ASSIGNMENT: Give the data below again exactly as written, but without the pictures.

EXCERPTED RECORDS:
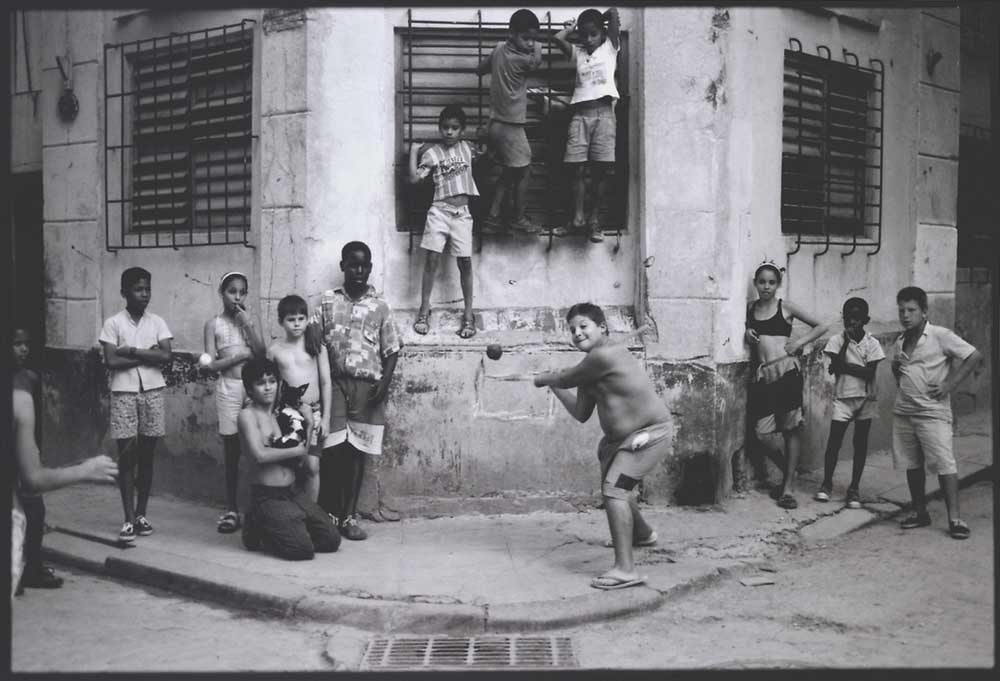 Stickball, Havana, Cuba
                              March 1999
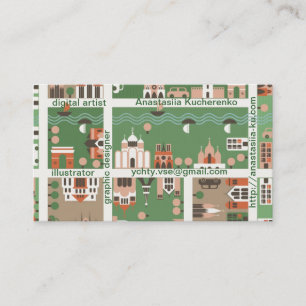 carte nominative de carte de bande dessinée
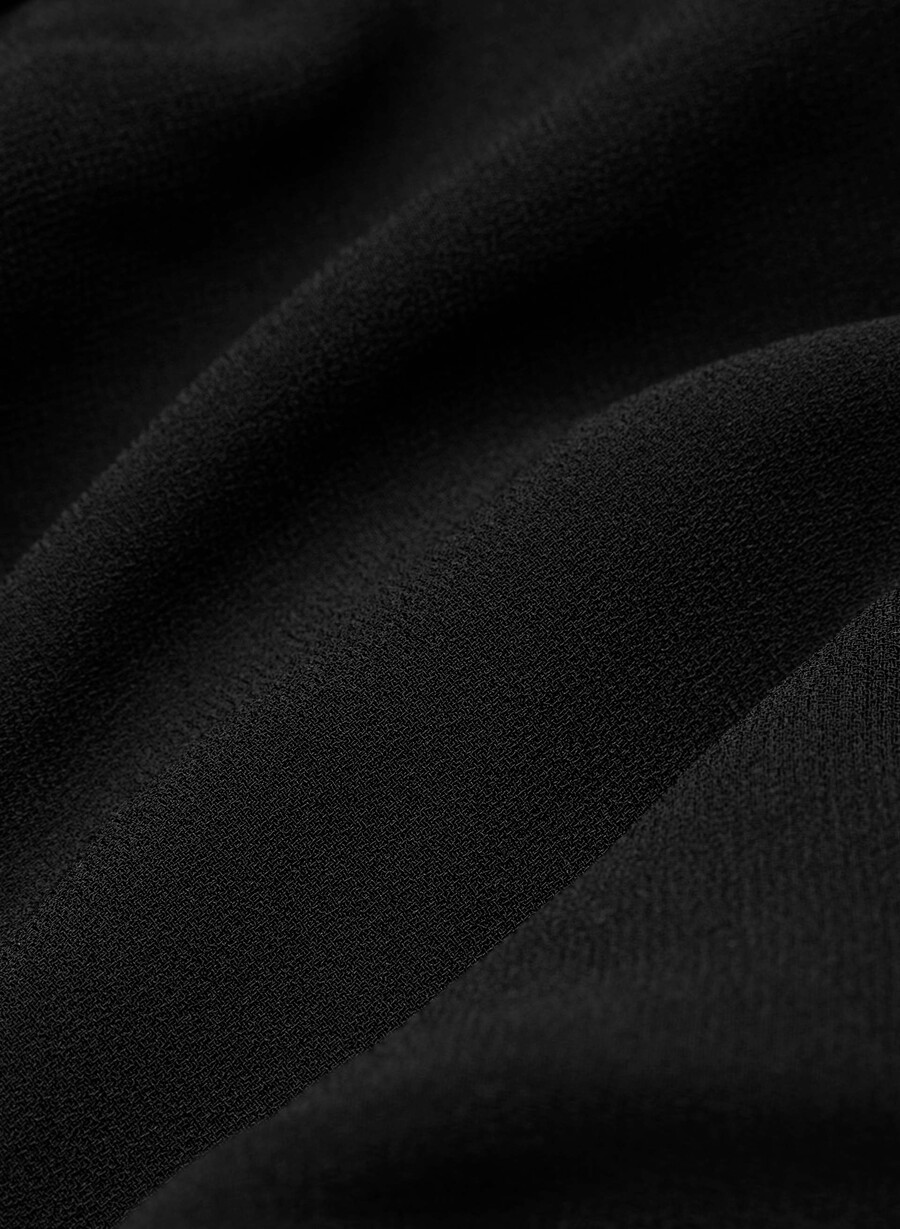 pantaloni scurți mini agency negri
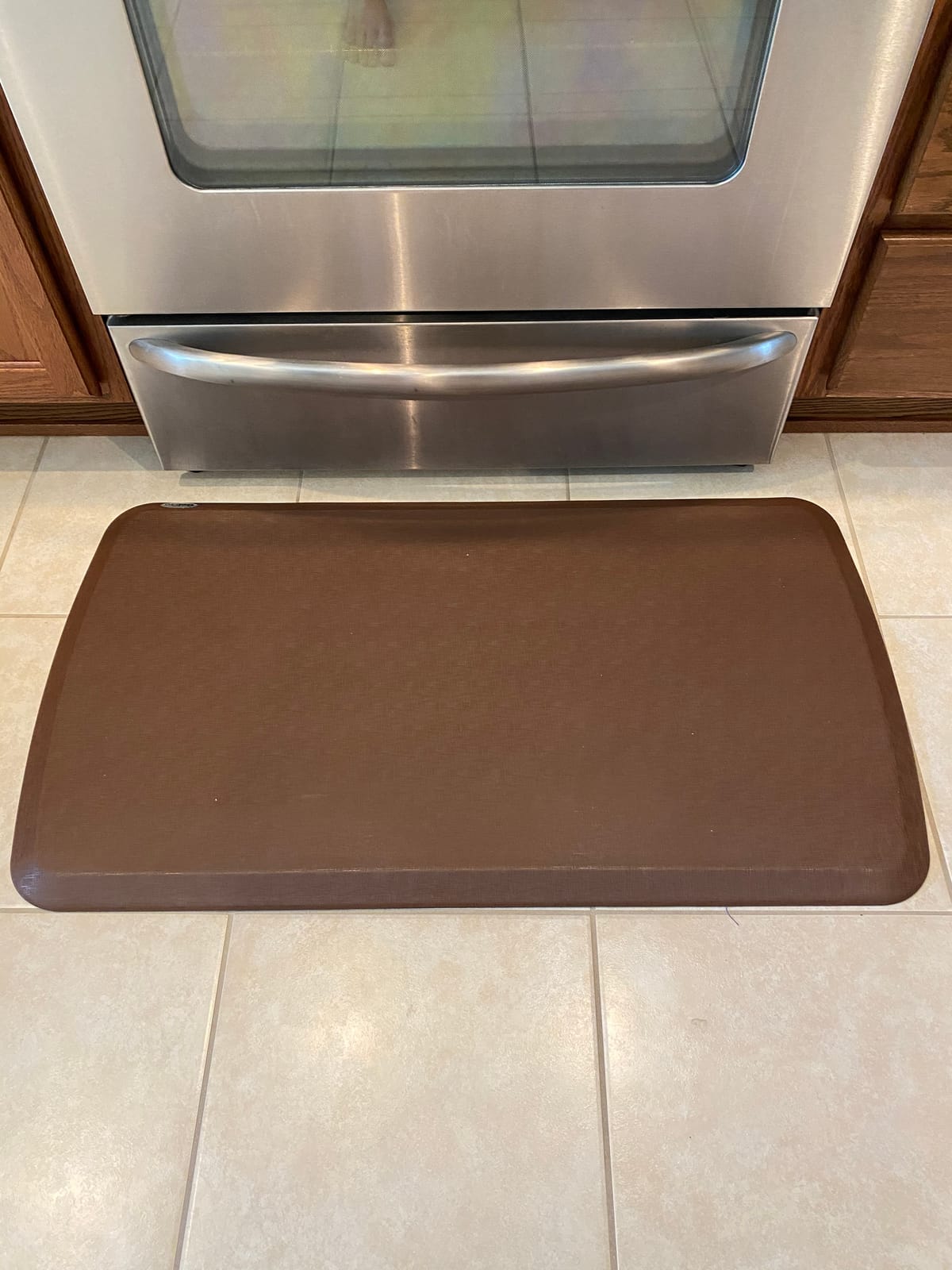 GelPro Linen Truffle Elite Premier Gel & Foam Anti-Fatigue Kitchen Floor Comfort Mat, 20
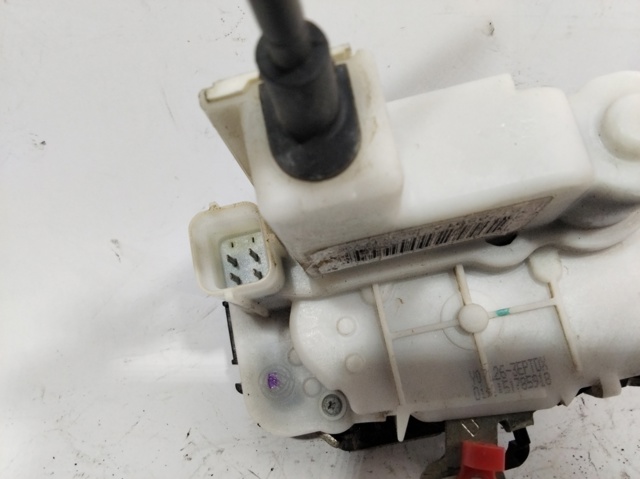 Fecho da porta dianteira direita 51785917 FIAT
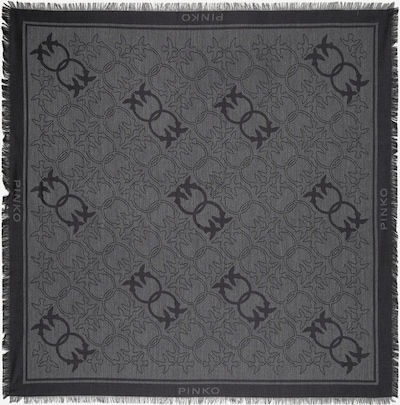 PINKO Tuch 'POLONIA PASHMINA' in anthrazit / dunkelgrau, Produktansicht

TASK OUTPUT:
 Stickball, Havana, Cuba
                              March 1999
 carte nominative de carte de bande dessinée
 pantaloni scurți mini agency negri
 GelPro Linen Truffle Elite Premier Gel & Foam Anti-Fatigue Kitchen Floor Comfort Mat, 20
 Fecho da porta dianteira direita 51785917 FIAT
 PINKO Tuch 'POLONIA PASHMINA' in anthrazit / dunkelgrau, Produktansicht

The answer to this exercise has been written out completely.